Abbreviation | ISCID |
---|---|
Formation | 6 December 2001 |
Executive Director
|
William A. Dembski |
Website | ISCID.ORG |
The International Society for Complexity, Information, and Design (ISCID) was an organization that described itself as "a cross-disciplinary professional society that investigates complex systems apart from external programmatic constraints like materialism, naturalism, or reductionism." It was founded and led by figures associated with the pseudoscientific intelligent design movement, such as William A. Dembski and Michael Behe.

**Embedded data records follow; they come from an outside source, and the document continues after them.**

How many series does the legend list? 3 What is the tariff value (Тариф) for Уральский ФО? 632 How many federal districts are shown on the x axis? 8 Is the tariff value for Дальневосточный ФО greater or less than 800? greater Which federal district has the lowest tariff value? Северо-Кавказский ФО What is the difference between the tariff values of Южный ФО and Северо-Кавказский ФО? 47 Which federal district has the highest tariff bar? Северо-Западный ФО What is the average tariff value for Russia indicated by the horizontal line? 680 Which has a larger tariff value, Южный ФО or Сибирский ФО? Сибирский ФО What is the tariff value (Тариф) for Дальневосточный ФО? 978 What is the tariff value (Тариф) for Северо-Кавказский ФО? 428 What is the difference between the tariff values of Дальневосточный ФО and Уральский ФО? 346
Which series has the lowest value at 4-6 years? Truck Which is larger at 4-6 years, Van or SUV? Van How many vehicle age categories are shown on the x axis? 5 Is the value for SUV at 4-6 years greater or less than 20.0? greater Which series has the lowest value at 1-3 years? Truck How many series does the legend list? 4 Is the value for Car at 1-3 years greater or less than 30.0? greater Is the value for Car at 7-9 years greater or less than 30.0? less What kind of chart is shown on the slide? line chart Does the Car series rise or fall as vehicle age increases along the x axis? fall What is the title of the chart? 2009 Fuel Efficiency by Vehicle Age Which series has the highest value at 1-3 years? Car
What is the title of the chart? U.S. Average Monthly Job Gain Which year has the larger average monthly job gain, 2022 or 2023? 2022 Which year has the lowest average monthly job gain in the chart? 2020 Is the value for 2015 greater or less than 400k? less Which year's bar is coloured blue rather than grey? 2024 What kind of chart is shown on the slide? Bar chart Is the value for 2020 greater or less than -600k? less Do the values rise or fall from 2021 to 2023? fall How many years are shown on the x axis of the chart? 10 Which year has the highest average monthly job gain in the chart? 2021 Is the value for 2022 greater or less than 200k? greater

The Society was launched on 6 December 2001. It was co-founded by William A. Dembski, Micah Sparacio and John Bracht. Dembski served as its Executive Director. It had about sixty fellows, many of them figures associated with the intelligent design movement and fellows of the Discovery Institute's Center for Science and Culture, including Dembski, Behe, Jonathan Wells, William Lane Craig, and Henry F. Schaefer. Other notable ISCID fellows include philosopher of religion Alvin Plantinga and physics professor and theologian Frank J. Tipler.
ISCID hosted its first online symposium in October 2002, titled "The Teleological Origin of Biological Information."
ISCID described itself as providing "a forum for formulating, testing, and disseminating research on complex systems through critique, peer review, and publication," with an aim "to pursue the theoretical development, empirical application, and philosophical implications of information- and design-theoretic concepts for complex systems."